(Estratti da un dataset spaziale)

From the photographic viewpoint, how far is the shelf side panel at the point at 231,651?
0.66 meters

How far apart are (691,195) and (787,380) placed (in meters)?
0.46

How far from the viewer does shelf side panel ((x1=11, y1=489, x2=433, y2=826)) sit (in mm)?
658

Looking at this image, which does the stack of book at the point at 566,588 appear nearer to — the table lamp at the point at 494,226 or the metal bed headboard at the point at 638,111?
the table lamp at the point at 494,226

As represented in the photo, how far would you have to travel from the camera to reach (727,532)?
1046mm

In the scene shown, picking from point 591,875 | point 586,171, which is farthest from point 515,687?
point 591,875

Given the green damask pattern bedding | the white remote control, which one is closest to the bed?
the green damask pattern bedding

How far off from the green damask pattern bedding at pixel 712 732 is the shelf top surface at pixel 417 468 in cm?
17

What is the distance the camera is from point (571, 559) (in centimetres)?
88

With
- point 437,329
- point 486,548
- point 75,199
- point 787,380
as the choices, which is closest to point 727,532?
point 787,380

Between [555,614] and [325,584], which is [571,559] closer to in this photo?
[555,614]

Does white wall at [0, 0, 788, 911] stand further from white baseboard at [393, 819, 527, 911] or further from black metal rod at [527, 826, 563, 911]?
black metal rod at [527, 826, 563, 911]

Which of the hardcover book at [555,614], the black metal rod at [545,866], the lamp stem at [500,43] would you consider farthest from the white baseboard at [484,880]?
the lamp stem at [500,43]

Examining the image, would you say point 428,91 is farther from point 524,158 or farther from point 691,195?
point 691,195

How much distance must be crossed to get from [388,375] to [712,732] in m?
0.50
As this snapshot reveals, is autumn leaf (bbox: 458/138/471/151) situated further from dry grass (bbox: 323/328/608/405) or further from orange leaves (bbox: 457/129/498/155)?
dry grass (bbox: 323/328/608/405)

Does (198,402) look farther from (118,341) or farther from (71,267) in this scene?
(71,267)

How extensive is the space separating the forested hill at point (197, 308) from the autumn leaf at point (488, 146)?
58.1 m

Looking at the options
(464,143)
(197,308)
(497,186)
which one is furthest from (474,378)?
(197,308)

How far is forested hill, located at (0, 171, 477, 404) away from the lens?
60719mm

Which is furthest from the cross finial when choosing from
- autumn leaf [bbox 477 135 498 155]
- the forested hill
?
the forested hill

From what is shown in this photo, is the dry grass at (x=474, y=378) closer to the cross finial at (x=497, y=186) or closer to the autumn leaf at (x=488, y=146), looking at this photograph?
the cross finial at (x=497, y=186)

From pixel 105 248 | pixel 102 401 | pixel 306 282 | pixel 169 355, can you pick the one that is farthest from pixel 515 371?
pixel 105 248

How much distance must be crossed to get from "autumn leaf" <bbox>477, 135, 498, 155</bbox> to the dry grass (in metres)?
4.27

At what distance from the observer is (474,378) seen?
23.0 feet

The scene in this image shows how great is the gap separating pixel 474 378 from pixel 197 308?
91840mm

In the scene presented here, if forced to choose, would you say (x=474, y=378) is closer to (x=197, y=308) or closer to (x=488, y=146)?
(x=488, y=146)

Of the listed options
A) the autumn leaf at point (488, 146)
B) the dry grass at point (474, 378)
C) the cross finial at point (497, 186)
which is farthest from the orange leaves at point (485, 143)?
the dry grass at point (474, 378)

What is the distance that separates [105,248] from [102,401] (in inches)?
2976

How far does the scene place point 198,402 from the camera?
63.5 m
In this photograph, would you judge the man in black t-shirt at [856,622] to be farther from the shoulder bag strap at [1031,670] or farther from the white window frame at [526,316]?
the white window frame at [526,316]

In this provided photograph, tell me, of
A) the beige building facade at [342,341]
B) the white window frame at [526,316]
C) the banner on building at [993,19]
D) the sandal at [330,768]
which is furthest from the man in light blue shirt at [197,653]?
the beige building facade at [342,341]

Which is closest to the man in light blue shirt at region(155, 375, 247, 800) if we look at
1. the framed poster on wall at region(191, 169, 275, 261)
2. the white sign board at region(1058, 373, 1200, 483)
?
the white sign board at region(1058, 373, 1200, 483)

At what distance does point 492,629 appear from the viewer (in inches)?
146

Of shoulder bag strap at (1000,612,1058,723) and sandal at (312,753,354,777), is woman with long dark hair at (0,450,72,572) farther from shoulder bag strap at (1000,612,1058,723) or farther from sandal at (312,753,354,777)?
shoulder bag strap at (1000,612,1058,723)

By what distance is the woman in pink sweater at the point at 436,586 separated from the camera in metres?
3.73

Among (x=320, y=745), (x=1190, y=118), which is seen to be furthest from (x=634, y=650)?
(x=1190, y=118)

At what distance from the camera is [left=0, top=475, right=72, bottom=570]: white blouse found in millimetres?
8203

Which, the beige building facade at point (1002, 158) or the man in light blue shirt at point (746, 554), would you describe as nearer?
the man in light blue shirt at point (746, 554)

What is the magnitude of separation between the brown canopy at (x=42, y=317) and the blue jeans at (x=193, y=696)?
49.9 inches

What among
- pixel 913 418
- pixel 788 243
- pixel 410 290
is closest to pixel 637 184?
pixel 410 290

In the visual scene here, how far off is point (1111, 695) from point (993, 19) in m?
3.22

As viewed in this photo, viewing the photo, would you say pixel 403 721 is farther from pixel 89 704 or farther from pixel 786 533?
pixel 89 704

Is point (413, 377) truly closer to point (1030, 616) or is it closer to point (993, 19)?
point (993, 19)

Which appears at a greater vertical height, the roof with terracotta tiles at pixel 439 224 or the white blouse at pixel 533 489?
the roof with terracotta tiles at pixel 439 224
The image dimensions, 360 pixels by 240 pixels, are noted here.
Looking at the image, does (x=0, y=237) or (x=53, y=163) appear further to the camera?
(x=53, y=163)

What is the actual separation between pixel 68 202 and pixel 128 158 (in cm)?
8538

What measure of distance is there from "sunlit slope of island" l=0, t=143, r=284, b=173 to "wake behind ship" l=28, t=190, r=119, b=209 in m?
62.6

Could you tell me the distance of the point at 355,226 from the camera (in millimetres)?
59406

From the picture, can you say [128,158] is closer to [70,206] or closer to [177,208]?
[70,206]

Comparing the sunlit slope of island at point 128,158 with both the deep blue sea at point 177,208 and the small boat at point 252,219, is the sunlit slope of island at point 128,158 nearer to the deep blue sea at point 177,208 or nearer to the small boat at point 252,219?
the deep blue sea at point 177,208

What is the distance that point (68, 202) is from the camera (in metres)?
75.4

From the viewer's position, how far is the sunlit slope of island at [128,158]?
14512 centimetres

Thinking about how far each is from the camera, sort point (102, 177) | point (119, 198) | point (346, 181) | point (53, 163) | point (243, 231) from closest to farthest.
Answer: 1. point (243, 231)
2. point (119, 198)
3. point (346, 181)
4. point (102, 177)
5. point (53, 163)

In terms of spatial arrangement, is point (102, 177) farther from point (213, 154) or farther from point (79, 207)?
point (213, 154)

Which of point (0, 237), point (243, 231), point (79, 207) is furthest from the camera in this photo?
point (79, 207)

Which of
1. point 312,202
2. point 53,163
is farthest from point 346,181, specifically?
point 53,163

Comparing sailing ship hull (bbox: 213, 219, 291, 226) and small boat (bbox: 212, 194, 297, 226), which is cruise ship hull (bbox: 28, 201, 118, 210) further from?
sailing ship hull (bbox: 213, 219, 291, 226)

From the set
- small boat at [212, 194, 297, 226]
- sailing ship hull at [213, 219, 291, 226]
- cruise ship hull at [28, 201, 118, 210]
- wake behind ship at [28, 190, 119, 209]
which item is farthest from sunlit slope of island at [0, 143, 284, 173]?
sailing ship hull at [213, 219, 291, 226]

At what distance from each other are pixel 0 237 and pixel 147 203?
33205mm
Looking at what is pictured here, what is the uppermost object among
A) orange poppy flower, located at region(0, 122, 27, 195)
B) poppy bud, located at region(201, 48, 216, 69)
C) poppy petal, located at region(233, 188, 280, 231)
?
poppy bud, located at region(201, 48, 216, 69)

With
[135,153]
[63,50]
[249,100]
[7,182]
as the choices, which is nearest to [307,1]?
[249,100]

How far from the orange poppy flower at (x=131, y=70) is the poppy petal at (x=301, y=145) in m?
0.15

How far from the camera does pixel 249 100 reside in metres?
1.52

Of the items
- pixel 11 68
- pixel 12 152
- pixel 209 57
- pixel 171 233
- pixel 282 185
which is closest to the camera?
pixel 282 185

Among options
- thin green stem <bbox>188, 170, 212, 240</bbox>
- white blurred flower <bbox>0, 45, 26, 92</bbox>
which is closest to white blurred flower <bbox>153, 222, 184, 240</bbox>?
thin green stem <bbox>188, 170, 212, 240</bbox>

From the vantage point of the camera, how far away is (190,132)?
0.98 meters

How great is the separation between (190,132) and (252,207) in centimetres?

● **CONSEGNA**:
Ricopia senza alcuna modifica le righe dell'elenco a partire da quella che contiene "Of the items" fino alla fine dell'elenco, estremi inclusi.

● **RISULTATO**:
Of the items
- pixel 11 68
- pixel 12 152
- pixel 209 57
- pixel 171 233
- pixel 282 185
which is closest to the camera?
pixel 282 185

Among options
- thin green stem <bbox>188, 170, 212, 240</bbox>
- white blurred flower <bbox>0, 45, 26, 92</bbox>
which is closest to white blurred flower <bbox>153, 222, 184, 240</bbox>?
thin green stem <bbox>188, 170, 212, 240</bbox>

From the vantage point of the camera, how far away is (190,132)?
0.98 meters

How great is the separation between (190,132) and (252,207) in centimetres?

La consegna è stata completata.